Él persigue la noche, él persigue la huella de la luz,
no es ni solo ratón ni solo pájaro;
ave ratón que ratonea lo oscuro
y en donde resplandecen los tesoros
se arroja ciegamente hacia la muerte;
se balancea entre maldición y acción
–la traición angustiada como espectro–,
errabundo entre el día y la noche, el murciélago.
Y si un día se te aferra al pelo con sus garras,
es que te está avisando de que rondas la senda del maligno.

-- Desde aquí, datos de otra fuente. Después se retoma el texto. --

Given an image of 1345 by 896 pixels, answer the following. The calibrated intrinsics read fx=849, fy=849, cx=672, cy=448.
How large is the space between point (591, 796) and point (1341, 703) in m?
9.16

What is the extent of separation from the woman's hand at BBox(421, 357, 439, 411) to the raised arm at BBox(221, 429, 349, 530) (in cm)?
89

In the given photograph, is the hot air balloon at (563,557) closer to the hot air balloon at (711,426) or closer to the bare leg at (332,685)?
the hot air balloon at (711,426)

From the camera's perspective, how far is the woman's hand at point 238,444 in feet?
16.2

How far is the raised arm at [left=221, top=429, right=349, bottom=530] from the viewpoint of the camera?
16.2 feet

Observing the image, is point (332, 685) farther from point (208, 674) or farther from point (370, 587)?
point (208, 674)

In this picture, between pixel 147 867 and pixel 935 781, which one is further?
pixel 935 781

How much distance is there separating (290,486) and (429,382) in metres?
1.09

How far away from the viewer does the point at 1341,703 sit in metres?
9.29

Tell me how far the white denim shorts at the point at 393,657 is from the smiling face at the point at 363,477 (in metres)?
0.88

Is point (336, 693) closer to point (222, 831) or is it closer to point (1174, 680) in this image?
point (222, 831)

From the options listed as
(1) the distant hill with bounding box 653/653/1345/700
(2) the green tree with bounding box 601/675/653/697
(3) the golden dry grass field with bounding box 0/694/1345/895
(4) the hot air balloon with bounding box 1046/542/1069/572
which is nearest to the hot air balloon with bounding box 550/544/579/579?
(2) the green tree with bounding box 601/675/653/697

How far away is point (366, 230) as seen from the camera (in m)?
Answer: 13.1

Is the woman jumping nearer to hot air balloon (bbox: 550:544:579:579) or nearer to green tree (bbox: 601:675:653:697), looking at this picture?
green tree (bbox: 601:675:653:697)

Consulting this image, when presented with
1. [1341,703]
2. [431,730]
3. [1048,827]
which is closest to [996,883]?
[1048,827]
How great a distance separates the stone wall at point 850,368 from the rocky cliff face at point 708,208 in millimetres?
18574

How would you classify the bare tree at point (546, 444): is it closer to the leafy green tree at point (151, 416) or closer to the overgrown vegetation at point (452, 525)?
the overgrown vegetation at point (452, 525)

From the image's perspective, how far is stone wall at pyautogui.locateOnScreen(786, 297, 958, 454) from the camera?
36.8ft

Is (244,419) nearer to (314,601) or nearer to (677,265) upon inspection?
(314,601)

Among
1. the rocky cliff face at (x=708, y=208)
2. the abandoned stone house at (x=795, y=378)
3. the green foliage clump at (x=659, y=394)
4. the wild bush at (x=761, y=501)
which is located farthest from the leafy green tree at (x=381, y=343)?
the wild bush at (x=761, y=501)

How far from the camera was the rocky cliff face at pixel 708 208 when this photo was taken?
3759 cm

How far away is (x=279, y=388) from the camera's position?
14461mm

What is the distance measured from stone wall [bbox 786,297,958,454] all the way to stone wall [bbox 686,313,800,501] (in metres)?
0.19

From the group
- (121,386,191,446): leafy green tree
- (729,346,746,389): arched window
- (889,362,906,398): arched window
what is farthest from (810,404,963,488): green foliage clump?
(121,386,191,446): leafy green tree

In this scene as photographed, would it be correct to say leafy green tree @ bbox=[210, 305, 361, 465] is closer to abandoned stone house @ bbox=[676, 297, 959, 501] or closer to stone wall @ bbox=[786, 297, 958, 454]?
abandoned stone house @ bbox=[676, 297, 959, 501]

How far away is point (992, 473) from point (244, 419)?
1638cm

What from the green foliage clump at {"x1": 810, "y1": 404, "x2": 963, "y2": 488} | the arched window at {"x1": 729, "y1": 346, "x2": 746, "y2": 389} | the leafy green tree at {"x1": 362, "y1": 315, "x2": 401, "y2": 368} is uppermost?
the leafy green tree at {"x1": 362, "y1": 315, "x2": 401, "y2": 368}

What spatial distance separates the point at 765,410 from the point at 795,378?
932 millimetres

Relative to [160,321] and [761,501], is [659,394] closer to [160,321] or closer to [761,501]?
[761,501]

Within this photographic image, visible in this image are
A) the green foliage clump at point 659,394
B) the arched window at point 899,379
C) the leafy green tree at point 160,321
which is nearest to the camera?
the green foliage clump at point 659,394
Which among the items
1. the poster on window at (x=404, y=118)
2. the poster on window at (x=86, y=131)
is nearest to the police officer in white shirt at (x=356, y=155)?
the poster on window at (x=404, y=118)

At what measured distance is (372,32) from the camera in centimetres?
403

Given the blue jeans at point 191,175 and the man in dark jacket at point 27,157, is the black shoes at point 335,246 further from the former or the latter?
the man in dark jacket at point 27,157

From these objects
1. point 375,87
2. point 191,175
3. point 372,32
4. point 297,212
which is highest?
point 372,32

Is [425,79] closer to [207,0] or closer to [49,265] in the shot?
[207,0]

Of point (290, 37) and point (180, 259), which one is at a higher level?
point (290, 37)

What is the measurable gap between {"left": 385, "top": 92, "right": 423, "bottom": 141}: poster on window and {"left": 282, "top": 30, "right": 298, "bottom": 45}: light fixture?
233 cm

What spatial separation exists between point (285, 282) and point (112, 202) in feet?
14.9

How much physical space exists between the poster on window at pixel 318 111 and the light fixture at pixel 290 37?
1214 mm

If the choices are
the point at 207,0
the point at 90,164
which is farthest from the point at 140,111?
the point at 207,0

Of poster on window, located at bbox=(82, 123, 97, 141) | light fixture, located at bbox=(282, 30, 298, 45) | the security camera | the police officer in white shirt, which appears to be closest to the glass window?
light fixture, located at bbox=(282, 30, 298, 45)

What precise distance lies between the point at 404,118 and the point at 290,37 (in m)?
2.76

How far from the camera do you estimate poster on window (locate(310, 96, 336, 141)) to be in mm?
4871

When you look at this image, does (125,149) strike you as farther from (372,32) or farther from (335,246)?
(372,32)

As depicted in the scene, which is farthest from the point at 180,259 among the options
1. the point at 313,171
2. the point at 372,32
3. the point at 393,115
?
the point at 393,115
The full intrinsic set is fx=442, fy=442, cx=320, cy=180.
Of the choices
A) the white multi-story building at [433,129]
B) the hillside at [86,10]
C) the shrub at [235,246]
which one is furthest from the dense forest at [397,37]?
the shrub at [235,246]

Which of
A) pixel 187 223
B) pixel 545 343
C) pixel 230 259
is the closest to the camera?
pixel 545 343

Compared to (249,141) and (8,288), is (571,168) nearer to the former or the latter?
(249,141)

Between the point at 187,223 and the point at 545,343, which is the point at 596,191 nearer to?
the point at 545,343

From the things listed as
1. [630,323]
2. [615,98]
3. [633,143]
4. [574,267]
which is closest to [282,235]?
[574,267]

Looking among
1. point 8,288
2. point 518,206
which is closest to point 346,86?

6 Véase A. Schöne, Interpretationen zur dichterischen Gestaltung des Wahnsinns in der deutschen Literatur, tesis, Münster, 1952.
7 Zum deutschen Impersonale, Husserl-Festschrift, 1929. Ya Philipp Moritz (Magazin zur Erfahrungsselenkunde, I, 1, 1783, p. 105) había señalado que «con el «es» [ello] impersonal, tratamos de referirnos a lo que se halla fuera de la esfera de nuestros conceptos y para lo que nuestra lengua no tiene ningún nombre».
8 Nota de la editorial : Las siguientes indicaciones bibliográficas manuscritas se encontraron en el ejemplar de la primera edición del libro con que trabajaba el autor (1906-1960): G. R. Hocke, Europa und das Absurde, Merkur, nº 127, 1958; Erwin Gradmann, Phantastik und Komik, Bern, 1957; Werner Hoffmann, Die Karikatur von Lionardo bis Picasso, Wien, 1956.